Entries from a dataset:
+---+

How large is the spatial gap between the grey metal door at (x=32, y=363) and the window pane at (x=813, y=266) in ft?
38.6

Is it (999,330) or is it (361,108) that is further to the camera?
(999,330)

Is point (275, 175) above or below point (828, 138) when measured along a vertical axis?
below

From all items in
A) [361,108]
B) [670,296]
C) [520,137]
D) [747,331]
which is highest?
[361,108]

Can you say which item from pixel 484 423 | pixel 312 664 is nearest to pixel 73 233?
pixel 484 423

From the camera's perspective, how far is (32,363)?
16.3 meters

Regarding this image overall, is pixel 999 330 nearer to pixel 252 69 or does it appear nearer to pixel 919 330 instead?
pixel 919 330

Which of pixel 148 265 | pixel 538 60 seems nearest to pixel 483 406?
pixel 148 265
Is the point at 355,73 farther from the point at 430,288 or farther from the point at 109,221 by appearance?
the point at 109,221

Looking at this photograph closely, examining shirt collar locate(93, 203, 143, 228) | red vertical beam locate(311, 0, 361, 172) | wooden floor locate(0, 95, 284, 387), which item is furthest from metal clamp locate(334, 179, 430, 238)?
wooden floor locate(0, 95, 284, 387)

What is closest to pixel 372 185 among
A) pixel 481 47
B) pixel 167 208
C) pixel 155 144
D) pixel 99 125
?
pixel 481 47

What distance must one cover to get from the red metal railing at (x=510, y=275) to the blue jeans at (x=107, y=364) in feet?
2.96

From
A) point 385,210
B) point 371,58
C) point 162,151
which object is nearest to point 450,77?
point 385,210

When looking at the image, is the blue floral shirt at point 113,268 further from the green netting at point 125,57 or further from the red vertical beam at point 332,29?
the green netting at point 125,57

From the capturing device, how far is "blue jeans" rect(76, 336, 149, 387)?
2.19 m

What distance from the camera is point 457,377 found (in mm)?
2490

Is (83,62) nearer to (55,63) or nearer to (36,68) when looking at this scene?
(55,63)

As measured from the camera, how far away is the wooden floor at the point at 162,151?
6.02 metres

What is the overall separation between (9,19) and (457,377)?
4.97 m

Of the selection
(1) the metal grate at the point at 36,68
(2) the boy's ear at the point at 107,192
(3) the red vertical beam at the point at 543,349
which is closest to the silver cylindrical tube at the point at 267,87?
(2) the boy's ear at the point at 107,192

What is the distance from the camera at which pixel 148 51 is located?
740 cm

+---+

*WHAT YOU NEED TO DO*: Duplicate all of the data above line for line, changing nothing.

*RESPONSE TO THIS TASK*:
How large is the spatial gap between the grey metal door at (x=32, y=363) and the window pane at (x=813, y=266) in ft?
38.6

Is it (999,330) or is it (361,108) that is further to the camera?
(999,330)

Is point (275, 175) above or below point (828, 138) when measured along a vertical axis?
below

From all items in
A) [361,108]
B) [670,296]
C) [520,137]
D) [747,331]
which is highest?
[361,108]

Can you say which item from pixel 484 423 | pixel 312 664 is nearest to pixel 73 233?
pixel 484 423

From the camera's perspective, how far is (32,363)?
16.3 meters

Regarding this image overall, is pixel 999 330 nearer to pixel 252 69 or does it appear nearer to pixel 919 330 instead?
pixel 919 330

Which of pixel 148 265 | pixel 538 60 seems nearest to pixel 483 406?
pixel 148 265
Is the point at 355,73 farther from the point at 430,288 or farther from the point at 109,221 by appearance?
the point at 109,221

Looking at this photograph closely, examining shirt collar locate(93, 203, 143, 228) | red vertical beam locate(311, 0, 361, 172) | wooden floor locate(0, 95, 284, 387), which item is furthest from metal clamp locate(334, 179, 430, 238)?
wooden floor locate(0, 95, 284, 387)

What is closest to pixel 372 185 among
A) pixel 481 47
B) pixel 167 208
C) pixel 155 144
D) pixel 99 125
?
pixel 481 47

What distance must one cover to get from the red metal railing at (x=510, y=275) to the blue jeans at (x=107, y=364) in feet?
2.96

From
A) point 385,210
B) point 371,58
C) point 162,151
which object is nearest to point 450,77?
point 385,210

When looking at the image, is the blue floral shirt at point 113,268 further from the green netting at point 125,57 or further from the red vertical beam at point 332,29?
the green netting at point 125,57

From the capturing device, how far is "blue jeans" rect(76, 336, 149, 387)?
2.19 m

What distance from the camera is point 457,377 found (in mm)?
2490

Is (83,62) nearer to (55,63) or nearer to (36,68) when looking at this scene?
(55,63)

As measured from the camera, how far away is the wooden floor at the point at 162,151?
6.02 metres

What is the overall separation between (9,19) and (457,377)?
4.97 m

Of the selection
(1) the metal grate at the point at 36,68
(2) the boy's ear at the point at 107,192
(3) the red vertical beam at the point at 543,349
which is closest to the silver cylindrical tube at the point at 267,87?
(2) the boy's ear at the point at 107,192

What is the distance from the camera at which pixel 148 51 is located?
740 cm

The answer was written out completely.